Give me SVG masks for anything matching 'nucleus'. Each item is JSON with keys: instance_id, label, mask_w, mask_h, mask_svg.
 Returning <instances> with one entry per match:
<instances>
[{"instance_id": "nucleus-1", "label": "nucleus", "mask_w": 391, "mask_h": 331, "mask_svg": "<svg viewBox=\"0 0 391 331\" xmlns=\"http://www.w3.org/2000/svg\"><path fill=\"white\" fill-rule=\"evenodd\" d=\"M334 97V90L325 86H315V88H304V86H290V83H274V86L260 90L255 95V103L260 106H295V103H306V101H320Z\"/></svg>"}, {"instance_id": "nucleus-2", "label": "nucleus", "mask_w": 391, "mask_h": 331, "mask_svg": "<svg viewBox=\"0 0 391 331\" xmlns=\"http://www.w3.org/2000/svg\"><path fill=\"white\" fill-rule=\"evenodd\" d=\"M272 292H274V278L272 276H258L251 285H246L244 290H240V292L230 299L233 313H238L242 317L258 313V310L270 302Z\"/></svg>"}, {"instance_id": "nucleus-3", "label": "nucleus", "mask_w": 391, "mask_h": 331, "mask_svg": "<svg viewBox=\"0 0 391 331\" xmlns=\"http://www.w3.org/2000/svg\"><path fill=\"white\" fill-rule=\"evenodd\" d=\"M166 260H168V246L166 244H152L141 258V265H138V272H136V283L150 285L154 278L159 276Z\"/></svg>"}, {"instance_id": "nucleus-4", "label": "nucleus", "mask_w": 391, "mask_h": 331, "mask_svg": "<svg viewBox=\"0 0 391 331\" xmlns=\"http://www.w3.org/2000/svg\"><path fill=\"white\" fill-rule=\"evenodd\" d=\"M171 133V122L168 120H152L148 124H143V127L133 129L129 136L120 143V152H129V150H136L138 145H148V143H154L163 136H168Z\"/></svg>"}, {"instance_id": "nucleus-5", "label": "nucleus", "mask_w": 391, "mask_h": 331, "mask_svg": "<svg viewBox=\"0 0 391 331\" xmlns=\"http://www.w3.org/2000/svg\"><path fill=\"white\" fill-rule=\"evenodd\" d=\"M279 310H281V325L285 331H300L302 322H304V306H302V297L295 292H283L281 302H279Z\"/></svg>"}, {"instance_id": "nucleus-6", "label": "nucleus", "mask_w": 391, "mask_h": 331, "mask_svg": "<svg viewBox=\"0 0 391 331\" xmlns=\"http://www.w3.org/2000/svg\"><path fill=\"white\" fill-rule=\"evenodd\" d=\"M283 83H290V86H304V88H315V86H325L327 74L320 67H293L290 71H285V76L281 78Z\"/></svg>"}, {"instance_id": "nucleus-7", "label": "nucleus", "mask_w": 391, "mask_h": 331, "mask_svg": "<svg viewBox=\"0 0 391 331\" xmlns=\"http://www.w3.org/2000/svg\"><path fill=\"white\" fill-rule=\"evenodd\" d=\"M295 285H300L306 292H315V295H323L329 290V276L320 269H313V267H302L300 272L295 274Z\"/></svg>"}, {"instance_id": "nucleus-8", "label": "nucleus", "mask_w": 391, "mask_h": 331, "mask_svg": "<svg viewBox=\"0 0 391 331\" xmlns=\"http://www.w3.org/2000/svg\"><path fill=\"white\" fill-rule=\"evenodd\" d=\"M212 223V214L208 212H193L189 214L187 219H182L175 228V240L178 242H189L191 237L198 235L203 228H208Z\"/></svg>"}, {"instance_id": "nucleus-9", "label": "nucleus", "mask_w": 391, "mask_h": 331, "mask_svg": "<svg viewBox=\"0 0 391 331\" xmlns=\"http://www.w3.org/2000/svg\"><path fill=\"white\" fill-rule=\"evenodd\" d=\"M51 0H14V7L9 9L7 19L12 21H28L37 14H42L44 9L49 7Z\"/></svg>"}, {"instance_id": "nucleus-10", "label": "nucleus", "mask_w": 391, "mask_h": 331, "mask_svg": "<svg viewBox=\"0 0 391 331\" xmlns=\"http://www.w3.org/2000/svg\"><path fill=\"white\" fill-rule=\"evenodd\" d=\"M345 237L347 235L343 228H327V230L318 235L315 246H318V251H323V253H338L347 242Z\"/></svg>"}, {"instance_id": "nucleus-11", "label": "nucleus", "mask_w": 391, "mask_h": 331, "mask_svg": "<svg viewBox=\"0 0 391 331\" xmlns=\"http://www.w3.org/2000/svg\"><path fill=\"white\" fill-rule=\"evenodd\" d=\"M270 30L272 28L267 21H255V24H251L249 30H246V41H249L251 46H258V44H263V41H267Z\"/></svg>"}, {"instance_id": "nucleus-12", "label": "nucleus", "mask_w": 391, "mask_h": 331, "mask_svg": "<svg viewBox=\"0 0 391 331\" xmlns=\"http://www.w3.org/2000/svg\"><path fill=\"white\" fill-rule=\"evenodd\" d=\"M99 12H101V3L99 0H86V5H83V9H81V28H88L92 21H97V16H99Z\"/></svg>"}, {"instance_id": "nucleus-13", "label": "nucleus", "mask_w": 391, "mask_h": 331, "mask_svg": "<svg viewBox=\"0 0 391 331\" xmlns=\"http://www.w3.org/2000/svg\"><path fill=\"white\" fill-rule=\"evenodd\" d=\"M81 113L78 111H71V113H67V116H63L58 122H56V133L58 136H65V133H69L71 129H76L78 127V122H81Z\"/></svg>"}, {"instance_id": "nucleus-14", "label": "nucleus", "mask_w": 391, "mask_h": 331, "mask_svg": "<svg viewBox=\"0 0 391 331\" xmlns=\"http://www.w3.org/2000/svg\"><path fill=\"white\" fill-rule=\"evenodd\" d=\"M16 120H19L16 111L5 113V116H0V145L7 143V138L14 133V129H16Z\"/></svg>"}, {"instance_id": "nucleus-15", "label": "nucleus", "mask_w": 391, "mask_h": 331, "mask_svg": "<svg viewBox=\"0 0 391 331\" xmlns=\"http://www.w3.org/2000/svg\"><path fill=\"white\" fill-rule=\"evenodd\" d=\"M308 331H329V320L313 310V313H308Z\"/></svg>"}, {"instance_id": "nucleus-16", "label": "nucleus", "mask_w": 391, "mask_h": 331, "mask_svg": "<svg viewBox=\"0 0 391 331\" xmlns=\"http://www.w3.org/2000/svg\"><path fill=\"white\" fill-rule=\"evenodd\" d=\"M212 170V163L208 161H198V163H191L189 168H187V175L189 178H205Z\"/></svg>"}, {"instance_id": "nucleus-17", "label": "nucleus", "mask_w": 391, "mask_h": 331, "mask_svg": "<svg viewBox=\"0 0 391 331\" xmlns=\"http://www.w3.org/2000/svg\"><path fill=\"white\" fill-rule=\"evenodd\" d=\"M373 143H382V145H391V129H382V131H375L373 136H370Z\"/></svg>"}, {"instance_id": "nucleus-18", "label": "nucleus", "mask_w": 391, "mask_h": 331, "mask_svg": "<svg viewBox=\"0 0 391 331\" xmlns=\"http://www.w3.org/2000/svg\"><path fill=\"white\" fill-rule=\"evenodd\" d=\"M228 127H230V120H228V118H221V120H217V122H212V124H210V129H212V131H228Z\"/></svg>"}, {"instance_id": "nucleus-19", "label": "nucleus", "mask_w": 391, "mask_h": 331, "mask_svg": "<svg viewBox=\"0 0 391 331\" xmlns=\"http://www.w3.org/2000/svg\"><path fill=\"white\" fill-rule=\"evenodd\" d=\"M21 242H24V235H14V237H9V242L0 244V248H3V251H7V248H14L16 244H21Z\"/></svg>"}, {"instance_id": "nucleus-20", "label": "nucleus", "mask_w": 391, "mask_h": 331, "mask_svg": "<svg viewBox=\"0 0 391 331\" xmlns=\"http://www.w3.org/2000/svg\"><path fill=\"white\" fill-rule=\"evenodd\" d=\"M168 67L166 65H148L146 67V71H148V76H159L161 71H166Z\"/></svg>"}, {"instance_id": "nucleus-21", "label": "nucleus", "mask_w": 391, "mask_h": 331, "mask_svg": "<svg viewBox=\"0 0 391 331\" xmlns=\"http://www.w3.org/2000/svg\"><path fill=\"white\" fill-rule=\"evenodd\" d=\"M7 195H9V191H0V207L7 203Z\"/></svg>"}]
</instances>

• **Directions for this task**: Report how many lines in the listing above contain the string "with". Give only the number.

• **Task answer**: 2